24 July 2023, 5:30 PM

Stargazing activities wow Central residents The Tūhura Otago Museum Digital Starlab allows visitors to see the lines ancient astronomers drew to link star clusters, and the constellations they named them for. PHOTO: The Central App

When George McIntyre (6) came home from school on Friday (July 21), he was filled with stories of the things he learned at the Central Stories Museum and Art Gallery earlier that day.


George was one of 470 schoolchildren who experienced the Tūhura Otago Museum’s Digital Starlab and interactive science experiments as a preview to the Winterstellar Community Day on Saturday.



“He wouldn’t stop talking about it,” said George’s mother, Lauren McIntyre, “and then Harry got jealous.”


Harry is George’s four-year-old brother, who got to experience the wonders of the skies himself on Saturday when Lauren and Bryan McIntyre brought the whole family back, including their daughter, Hazel (2).


“Hazel loves the stars,” Lauren said, while making star wheels so the family could stargaze from their Alexandra home.


Clyde School pupil George McIntyre experiments with a plasma ball during the interactive activities. 
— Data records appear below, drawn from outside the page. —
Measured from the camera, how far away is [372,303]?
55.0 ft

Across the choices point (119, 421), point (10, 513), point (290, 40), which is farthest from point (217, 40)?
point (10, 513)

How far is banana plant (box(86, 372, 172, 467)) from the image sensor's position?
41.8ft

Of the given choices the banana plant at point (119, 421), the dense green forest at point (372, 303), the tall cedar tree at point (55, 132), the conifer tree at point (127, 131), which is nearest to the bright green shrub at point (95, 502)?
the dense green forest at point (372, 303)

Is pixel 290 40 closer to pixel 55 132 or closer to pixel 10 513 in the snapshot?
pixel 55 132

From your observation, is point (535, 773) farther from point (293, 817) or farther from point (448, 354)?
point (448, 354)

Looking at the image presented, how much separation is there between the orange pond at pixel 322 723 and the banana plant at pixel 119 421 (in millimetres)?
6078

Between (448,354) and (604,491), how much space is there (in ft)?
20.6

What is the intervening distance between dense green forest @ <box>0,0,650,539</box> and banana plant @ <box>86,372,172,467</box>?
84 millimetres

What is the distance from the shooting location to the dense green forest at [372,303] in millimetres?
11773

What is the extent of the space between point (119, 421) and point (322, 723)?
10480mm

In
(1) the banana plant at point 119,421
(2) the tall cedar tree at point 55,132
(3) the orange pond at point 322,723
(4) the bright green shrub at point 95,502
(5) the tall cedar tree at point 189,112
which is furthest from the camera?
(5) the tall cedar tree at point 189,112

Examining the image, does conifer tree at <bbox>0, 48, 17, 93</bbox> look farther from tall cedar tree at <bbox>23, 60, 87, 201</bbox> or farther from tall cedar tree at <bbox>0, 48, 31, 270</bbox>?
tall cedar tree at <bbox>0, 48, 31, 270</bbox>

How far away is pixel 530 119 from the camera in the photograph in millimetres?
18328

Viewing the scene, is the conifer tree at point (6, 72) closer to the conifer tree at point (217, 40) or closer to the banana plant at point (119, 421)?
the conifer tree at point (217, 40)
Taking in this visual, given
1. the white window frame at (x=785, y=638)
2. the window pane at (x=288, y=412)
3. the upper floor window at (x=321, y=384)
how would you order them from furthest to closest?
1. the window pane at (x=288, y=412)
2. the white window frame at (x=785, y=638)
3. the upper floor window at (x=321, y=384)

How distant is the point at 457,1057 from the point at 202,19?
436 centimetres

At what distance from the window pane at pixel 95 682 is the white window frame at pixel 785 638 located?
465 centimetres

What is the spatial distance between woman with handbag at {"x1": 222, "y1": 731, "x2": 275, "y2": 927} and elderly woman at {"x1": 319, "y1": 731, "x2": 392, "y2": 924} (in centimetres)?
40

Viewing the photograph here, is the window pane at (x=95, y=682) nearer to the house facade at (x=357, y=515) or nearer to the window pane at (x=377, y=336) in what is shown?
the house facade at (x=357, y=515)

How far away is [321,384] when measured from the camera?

The Winterstellar Community Day was an interactive and educational astronomical and astrophotography event run by Central Stories, CO Reap, the Otago Museum and the Winterstellar Charitable Trust.


Members of the trust gave talks on astrophotography, activities such as making the star maps were available for children and adults alike, and videos showed images taken of the night skies in Central Otago.


The wow factor for most participants (particularly the children) was the Digital Starlab - an inflatable planetarium visitors enter to see the sky displayed and constellations explained.



Marijn Kouwenhoven of the Otago Museum science outreach team said the presentations in the Starlab changed according to the age of their audience.


“With the wee ones, we just try to inspire awe and talk about the fact we can use the stars to tell stories and share knowledge with each other,” she said.


“We can show the lines that people drew between the stars when they saw them thousands of years ago. When you go out stargazing in real life, you can’t make that artwork appear.”



Within the Starlab, the sky first appears during the daytime, before Marijn “fast forwards” time to sunset and the stars begin to appear.


“Anytime in the Starlab when we move to sunset and the first stars appear, there is always that ‘Wow’ moment, she said.


Winterstellar Charitable Trust chief executive officer Andy Davey agreed.


“Just standing outside the stardome, when it switched from day to night, you could hear all the ‘oohs’ and ‘aahs’,” he said.


Emily Eastgate, of Tūhura Otago Museum’s science outreach team, sets up a telescope to allow people to safely view the sun.


Andy said the visitors really enjoyed the displays and talks, and the feedback was brilliant.


For him, the best result was when schoolchildren, like George McIntyre, inspired their entire family to come to the community day.